Amongst the opened envelopes, the empty Starbucks coffee cups and the screwed-up tissues were lots of little pieces of paper about an inch square. I put the cups, envelopes and tissues back in the basket, leaving a pile of the paper squares on the desk. It was fairly obvious that they were the torn-up remains of a larger piece, so I set about trying to put them back together. It was a bit like doing a jigsaw puzzle, but without the picture on the box to guide me.
I fairly quickly established that the pieces had not been from one larger piece but three. I slowly built up the originals in front of me. They were each about six inches by four, printed forms with words written on them in pen, similar forms but each with different writing. I stuck the bits together with Scotch tape.

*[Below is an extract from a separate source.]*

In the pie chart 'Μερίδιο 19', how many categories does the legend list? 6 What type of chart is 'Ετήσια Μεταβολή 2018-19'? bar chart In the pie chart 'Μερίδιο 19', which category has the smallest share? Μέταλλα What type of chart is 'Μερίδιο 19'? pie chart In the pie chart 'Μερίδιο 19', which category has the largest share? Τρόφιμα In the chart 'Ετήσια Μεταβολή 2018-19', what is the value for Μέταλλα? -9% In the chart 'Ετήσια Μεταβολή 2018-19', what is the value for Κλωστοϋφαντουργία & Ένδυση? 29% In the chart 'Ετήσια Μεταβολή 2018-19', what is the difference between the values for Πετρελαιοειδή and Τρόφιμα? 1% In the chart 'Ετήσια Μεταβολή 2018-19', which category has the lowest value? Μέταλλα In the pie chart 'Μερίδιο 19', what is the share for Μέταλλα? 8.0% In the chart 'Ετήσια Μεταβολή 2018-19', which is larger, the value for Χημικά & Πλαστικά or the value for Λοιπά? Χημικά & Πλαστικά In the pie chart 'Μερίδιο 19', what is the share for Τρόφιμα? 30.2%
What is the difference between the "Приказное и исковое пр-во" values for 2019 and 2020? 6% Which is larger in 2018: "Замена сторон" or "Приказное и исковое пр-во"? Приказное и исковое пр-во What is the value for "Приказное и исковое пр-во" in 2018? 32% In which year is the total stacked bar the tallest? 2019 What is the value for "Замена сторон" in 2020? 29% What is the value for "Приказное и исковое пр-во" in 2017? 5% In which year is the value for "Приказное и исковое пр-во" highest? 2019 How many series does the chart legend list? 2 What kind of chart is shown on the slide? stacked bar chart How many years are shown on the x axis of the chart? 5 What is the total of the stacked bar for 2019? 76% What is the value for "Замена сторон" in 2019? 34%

“What are you doing?” Sherri asked from the doorway.
She made me jump.
“Nothing much,” I said, swiveling the desk chair around to face her. “How are you feeling?”
“Dreadful,” she said, coming into the room and flopping down into the deep armchair. “I can’t believe it.”
I thought she was about to cry again. I wasn’t sure whether the dark shadows beneath her eyes were due to tiredness or her tearsmudged mascara.
“I’ll get you some more tea,” I said, standing up.
“Lovely,” she said with a forced smile. “Thank you.”
I went through to the kitchen and boiled the kettle. I also made myself another coffee and took both cups back to the living room.